_Set of tasks_:
1. List every person named in the article about the NIH lecture.
2. In the article about the NIH lecture, reproduce the passage starting with "February 3, 2003" and going on through "director, Elias Zerhouni.".

February 3, 2003


NIH 'vision' shared in Future Makers lecture

 

By Eric Rangus erangus@emory.edu


As its giveaway title, “A New Vision for the NIH,” implied, the latest Future Makers Lecture focused on the challenges currently facing the flagship organization for medical research in the United States and how they will be overcome. At the podium was the new National Institutes of Health (NIH) director, Elias Zerhouni.

“We have to refocus our energy on bright ideas and bright people,” said Zerhouni, who was named NIH director by President George W. Bush last May. He spoke to a crowd of around 200 in WHSCAB auditorium, Jan. 28. “We want to move from a project- to a people-oriented structure,” he said.

Zerhouni said the NIH’s current structure does little to reward younger scientists whose work can be more innovative and whose verve could be greater than their more-experienced counterparts.

Under the current system, Zerhouni said, some Nobel Prize-winning scientists under 40 would not have been able to receive grants until after their honored work had been completed.

_The data_:

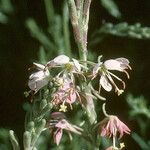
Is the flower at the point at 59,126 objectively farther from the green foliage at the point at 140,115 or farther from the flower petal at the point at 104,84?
the green foliage at the point at 140,115

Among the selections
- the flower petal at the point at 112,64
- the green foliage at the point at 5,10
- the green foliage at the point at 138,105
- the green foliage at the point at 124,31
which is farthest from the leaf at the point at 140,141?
the flower petal at the point at 112,64

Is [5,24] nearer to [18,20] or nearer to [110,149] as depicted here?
[18,20]

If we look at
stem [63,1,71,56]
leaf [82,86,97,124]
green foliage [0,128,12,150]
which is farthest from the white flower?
green foliage [0,128,12,150]

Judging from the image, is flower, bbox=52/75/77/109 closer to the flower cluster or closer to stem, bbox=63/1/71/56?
the flower cluster

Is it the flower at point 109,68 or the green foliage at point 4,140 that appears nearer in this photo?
the flower at point 109,68

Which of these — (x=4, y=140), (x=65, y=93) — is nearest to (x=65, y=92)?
(x=65, y=93)

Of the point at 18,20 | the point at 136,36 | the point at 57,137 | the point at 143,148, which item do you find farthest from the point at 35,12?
the point at 57,137

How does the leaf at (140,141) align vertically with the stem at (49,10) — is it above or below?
below
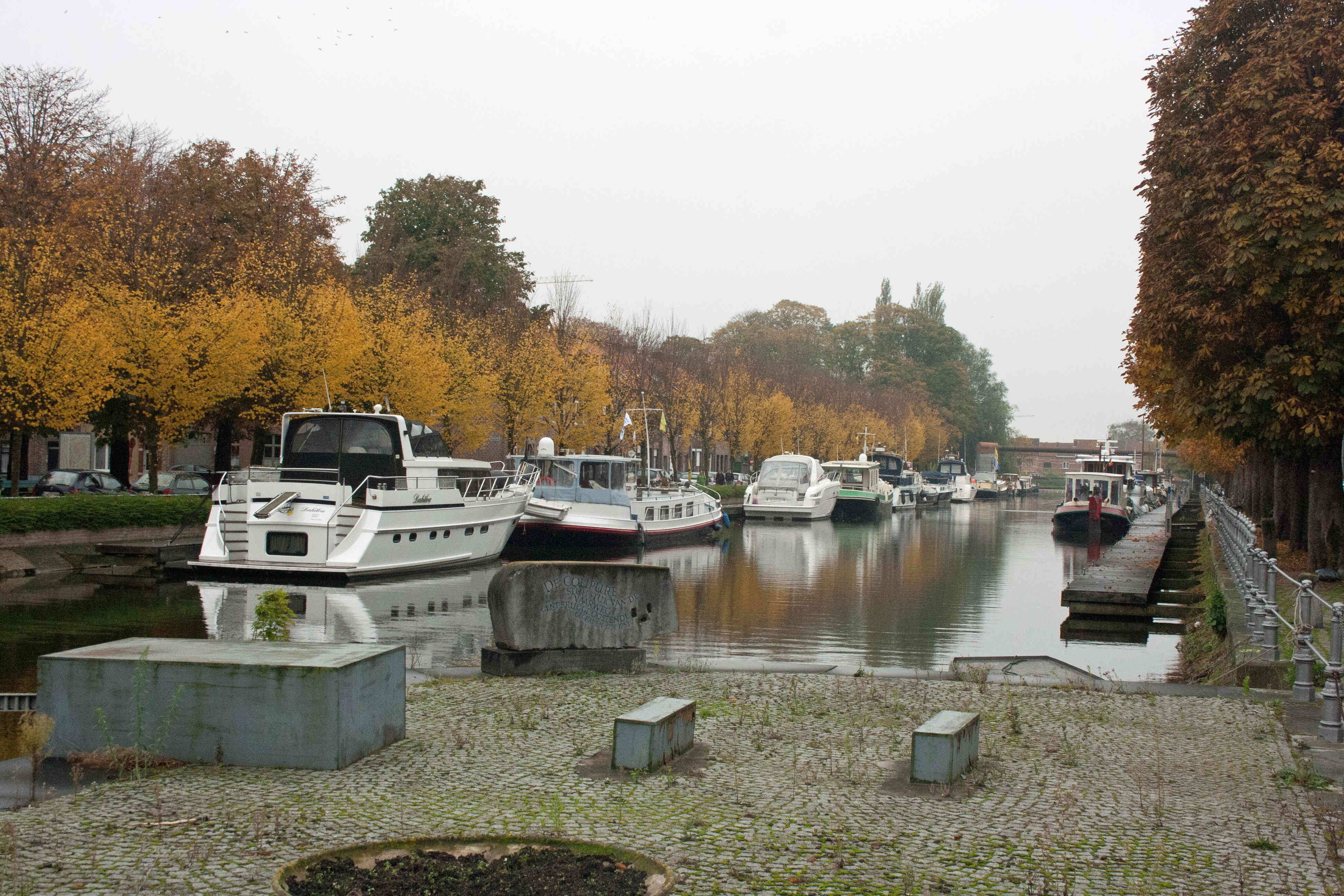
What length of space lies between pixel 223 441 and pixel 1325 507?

_Solved problems_:
1. Eric Rangus, Elias Zerhouni, George W. Bush

2.
February 3, 2003


NIH 'vision' shared in Future Makers lecture

 

By Eric Rangus erangus@emory.edu


As its giveaway title, “A New Vision for the NIH,” implied, the latest Future Makers Lecture focused on the challenges currently facing the flagship organization for medical research in the United States and how they will be overcome. At the podium was the new National Institutes of Health (NIH) director, Elias Zerhouni.